"Sorry, my coat's all wet." Minho pawed at his face, eyes on the dashboard.

"Don't worry about it. Are you feeling okay?"

"I mean, not okay, really, but pretty okay."

Goosebumps rose from his wrists to his shoulders. Humans got those when they were cold. He was cold. Panic buzzed from the crown of my head to the tips of my toes.

I wrestled out of my coat, laid it over him, and punched the heat button till it was in the red.

"Thanks," he murmured.

"It's okay. What can I do?"

"Can you talk?"

My head ticked to the side. "What do you mean?"

"Your voice is relaxing. It makes me feel better when you talk."

"Oh." I pulled over to the side of the road. If he wanted me to talk, I wouldn't split my attention between that and driving. We weren't in Port Angeles anymore — the highway was dark and nearly deserted. "What should I talk about?"

"Well, why are you here?"

My freak brother is a clairvoyant and had a vision, and I saw it, too, because I'm also a freak.

"Umm."

"Like, why now?" he said. "When you didn't come back to school, I thought a bear had murdered you."

It sent a spark through my body to hear that he'd been thinking of me — if even just to consider my death.

"After Goat Rocks — which doesn't have as many bears as some think — my family and I went camping, since the weather has been so nice." That was the story we had established in Forks. I didn't want to lie to him, he deserved better, but he needed to believe it, too.

"Did you have fun?" he asked.

"Mmhmm. We fished a lot, hiked a lot. We saw an eagle. Some of the trees at the campsite were so tall I thought I couldn't see the top. My brother fell into a ditch and got a slug in his mouth."

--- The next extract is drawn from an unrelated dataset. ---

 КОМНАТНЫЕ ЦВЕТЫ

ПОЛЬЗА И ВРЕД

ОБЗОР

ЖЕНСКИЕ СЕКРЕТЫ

He was peering at me, red-tinged eyes falling closed at times. His face was dry where his tears had been.

"Is this helping?" I asked.

"Yup." He let his head fall back against the seat. "Did you have s'mores?"

"Mmm, yes!" I had no idea what I was saying. It was how humans spoke about food, the enthusiasm, the reverence. I didn't understand it. "Our chocolate had caramel in the middle, so it was graham cracker, marshmallow, chocolate, caramel. My brothers and I were experimenting with cookie dough on top. It was delicious in theory."

"How was it in reality?"

"Gross. Overly sweet. Don't try it."

"I'll remember that." He looked sheepish now, more aware. "Um, I just kind of wanna say thanks. For being there before. You made it better."

He was all that mattered to me. To hear him say I helped, to know I made him feel better, made him feel anything at all... I started shaking. I felt crazy over how much I wanted to hug him again, to hold his hand, to somehow tell him how happy I was that he existed.

"You're welcome," I murmured. "I didn't know if I should've gone after those guys."

"You made the right choice, though I'm sure you could have destroyed them — since you're a superhero and all."

There were so many ways to destroy a human body — I was capable of all of them. Would I have broken each of their fingers one by one, ripped their limbs from their bodies? Forced their heads to the side until something snapped? Sliced open their stomachs, let their organs spill onto the pavement, left them for the rats?